**Exercise goal**: Reproduce verbatim the lines from the one containing "What object from" through the end of the records, inclusive.

**Scene question records**:
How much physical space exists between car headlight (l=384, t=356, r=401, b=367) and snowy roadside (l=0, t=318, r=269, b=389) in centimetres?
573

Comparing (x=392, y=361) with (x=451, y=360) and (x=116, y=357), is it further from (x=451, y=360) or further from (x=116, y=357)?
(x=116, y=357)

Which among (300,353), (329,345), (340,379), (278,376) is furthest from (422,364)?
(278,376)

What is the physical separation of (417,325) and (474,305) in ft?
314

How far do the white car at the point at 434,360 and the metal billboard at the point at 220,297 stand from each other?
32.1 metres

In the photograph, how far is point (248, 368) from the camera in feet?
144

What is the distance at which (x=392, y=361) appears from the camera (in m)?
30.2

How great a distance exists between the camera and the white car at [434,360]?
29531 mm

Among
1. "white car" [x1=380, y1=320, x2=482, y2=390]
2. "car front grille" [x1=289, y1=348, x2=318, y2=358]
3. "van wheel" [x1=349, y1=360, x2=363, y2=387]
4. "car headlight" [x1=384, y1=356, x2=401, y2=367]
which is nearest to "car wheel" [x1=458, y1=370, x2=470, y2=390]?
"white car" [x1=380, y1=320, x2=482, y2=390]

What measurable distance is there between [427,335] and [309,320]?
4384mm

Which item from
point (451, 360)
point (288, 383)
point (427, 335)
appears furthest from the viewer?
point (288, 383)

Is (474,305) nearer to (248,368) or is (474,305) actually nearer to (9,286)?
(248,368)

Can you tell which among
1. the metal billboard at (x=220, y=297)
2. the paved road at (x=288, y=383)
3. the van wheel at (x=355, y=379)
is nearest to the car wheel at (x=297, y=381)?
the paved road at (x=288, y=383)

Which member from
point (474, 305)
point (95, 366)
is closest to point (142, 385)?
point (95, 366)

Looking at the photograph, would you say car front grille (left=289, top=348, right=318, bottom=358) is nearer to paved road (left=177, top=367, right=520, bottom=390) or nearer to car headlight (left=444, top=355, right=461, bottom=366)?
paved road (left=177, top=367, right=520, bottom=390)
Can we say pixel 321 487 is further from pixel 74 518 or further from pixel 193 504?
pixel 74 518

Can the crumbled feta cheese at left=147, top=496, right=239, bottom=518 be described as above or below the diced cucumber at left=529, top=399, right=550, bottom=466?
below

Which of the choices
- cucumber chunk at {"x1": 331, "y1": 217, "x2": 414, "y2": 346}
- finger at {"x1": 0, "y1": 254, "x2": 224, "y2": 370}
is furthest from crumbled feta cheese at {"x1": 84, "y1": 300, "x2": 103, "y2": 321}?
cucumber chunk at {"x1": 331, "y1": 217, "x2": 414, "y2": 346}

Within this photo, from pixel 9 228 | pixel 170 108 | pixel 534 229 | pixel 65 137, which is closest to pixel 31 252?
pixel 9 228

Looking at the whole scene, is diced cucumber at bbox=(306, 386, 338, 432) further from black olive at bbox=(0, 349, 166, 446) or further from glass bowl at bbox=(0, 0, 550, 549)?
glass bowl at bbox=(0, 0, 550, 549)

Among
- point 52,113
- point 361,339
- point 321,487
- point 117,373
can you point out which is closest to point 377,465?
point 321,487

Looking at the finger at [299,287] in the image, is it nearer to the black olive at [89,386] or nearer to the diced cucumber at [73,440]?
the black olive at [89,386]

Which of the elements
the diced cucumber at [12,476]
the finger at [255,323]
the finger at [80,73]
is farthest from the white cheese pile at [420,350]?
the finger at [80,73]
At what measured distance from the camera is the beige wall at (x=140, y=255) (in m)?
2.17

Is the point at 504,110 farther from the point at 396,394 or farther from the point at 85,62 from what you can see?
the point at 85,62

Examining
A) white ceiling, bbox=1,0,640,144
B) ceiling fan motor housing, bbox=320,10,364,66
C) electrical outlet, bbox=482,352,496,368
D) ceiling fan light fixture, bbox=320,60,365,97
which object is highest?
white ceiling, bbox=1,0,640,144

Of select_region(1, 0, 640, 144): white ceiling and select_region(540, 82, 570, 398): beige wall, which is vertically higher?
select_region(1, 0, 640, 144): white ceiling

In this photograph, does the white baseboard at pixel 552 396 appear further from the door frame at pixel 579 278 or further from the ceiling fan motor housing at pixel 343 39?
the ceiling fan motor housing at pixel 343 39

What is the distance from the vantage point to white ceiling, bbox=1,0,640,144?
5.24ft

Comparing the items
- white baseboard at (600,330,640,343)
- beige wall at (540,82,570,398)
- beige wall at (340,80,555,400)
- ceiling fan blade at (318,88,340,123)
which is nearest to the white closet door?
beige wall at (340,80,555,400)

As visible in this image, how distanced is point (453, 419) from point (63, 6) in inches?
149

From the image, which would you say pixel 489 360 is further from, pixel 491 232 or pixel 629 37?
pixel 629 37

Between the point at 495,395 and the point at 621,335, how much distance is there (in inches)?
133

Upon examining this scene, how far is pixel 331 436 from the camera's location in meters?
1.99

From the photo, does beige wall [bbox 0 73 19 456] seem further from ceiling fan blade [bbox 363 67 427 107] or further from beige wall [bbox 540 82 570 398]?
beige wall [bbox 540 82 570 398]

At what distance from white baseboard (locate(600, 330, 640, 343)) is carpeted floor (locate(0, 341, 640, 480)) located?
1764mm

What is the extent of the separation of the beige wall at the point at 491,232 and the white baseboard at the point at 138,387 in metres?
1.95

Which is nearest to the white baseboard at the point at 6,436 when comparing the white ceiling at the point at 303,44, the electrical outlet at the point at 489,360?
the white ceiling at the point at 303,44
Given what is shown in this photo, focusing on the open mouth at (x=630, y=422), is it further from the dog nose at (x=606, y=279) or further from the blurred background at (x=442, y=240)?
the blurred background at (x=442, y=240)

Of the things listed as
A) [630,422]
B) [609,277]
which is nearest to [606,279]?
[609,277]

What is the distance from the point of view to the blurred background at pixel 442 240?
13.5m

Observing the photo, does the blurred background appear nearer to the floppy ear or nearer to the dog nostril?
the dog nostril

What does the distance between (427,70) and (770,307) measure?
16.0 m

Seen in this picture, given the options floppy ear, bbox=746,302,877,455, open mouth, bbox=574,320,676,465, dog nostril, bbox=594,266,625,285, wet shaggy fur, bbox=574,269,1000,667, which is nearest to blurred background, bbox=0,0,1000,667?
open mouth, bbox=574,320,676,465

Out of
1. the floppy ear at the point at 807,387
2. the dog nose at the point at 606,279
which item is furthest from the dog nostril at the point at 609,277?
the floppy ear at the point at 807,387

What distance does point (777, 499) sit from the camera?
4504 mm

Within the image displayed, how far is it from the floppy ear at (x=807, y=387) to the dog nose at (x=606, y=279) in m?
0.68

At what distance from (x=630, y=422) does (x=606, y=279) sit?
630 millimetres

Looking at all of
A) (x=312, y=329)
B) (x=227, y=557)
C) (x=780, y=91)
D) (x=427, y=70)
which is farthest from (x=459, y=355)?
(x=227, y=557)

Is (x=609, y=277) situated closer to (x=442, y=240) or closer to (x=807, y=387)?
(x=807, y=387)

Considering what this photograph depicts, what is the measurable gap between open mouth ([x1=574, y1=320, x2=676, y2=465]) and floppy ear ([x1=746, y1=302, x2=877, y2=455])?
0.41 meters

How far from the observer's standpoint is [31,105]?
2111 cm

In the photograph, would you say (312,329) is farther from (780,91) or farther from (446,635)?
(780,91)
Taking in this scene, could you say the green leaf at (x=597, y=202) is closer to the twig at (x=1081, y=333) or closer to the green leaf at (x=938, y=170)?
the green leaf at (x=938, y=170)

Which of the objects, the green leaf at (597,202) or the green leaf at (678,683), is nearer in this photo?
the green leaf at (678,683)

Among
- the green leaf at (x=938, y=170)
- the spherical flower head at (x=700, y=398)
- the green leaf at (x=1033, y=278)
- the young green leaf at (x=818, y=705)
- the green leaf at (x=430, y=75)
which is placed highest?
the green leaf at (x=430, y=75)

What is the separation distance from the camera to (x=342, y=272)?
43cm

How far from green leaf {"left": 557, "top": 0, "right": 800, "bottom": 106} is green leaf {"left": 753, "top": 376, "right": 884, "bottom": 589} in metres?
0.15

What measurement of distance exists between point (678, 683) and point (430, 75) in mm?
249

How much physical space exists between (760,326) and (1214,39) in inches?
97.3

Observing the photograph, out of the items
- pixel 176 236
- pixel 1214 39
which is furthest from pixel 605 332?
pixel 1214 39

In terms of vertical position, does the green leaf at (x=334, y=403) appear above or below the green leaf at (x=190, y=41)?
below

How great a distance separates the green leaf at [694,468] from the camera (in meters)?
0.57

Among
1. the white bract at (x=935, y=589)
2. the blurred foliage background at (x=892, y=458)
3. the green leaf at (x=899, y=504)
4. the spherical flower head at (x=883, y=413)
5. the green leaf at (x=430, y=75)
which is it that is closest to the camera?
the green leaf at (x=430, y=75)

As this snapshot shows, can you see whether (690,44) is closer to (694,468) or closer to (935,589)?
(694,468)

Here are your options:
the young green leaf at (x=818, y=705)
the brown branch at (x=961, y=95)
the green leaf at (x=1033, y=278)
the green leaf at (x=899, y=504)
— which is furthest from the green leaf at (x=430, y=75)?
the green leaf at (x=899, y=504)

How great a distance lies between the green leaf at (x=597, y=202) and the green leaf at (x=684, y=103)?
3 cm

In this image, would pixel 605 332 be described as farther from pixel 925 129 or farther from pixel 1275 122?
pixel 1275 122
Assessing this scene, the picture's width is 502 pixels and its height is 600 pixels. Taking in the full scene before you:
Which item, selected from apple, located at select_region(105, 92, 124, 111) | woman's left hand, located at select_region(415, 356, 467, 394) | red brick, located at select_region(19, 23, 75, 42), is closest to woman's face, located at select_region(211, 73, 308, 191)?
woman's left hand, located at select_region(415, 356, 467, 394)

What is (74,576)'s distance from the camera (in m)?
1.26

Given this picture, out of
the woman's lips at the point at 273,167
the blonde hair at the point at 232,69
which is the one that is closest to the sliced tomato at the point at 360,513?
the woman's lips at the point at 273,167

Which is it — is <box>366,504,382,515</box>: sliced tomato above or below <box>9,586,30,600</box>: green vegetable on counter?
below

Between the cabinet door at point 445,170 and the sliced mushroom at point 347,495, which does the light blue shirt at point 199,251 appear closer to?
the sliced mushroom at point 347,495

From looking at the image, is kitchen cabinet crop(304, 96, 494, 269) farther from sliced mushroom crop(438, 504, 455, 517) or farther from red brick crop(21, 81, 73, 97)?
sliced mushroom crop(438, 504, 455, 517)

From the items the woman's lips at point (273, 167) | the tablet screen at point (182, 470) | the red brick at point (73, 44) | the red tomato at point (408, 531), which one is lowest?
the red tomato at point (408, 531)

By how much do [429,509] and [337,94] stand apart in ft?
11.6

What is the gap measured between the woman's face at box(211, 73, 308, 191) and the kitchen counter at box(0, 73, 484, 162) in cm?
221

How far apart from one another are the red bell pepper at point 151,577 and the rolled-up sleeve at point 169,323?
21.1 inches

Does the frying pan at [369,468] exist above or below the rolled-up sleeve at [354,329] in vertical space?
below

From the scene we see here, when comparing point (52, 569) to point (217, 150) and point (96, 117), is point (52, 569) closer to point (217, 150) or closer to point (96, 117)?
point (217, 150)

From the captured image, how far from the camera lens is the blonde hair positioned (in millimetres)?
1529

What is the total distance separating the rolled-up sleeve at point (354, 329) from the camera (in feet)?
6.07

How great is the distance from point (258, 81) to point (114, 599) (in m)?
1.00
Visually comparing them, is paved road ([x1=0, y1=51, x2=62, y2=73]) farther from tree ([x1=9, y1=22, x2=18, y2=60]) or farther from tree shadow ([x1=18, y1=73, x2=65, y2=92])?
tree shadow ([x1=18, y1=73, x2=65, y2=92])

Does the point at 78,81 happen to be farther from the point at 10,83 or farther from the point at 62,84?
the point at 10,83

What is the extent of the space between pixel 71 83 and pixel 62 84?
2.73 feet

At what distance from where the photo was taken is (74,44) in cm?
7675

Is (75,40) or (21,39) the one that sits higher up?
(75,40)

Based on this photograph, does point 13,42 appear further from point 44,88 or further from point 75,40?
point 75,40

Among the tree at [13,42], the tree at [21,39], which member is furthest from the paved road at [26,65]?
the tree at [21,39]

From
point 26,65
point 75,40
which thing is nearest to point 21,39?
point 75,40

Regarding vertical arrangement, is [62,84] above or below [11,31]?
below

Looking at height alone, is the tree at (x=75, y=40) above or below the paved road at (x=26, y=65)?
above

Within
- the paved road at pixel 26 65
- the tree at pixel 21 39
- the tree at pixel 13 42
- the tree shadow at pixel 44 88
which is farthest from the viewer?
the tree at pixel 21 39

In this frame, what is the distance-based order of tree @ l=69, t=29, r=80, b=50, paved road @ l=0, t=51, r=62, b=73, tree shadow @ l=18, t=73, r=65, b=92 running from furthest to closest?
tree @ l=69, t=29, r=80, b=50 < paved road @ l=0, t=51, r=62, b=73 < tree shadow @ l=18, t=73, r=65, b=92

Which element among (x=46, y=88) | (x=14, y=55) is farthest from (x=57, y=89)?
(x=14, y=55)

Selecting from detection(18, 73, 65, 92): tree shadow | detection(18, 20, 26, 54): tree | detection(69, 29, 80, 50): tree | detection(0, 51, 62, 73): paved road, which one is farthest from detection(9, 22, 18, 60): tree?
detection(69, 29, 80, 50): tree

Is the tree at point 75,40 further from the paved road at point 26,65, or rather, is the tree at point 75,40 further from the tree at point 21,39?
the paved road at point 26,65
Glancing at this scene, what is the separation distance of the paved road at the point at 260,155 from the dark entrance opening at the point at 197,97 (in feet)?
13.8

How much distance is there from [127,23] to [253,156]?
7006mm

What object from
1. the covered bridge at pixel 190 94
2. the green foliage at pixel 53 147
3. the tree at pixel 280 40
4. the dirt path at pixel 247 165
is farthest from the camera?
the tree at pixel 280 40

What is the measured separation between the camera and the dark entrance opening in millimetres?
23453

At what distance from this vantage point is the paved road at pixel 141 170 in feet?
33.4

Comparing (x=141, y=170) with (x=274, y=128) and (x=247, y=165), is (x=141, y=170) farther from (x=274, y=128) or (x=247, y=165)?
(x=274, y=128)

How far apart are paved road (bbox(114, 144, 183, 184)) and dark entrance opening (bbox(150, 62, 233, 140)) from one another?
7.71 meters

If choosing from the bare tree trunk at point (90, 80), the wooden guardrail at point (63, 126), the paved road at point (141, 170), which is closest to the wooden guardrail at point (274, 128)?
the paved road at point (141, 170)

**Solution to this problem**:
What object from
1. the covered bridge at pixel 190 94
2. the green foliage at pixel 53 147
3. the tree at pixel 280 40
4. the dirt path at pixel 247 165
is farthest from the camera?
the tree at pixel 280 40

What is the measured separation between the camera and the dark entrance opening in millimetres?
23453

At what distance from this vantage point is the paved road at pixel 141 170 in feet?
33.4

Comparing (x=141, y=170) with (x=274, y=128) and (x=247, y=165), is (x=141, y=170) farther from (x=274, y=128) or (x=247, y=165)?
(x=274, y=128)

How far apart are paved road (bbox(114, 144, 183, 184)) and dark entrance opening (bbox(150, 62, 233, 140)) from one another?
7.71 meters

If choosing from the bare tree trunk at point (90, 80), the wooden guardrail at point (63, 126), the paved road at point (141, 170), which is closest to the wooden guardrail at point (274, 128)?
the paved road at point (141, 170)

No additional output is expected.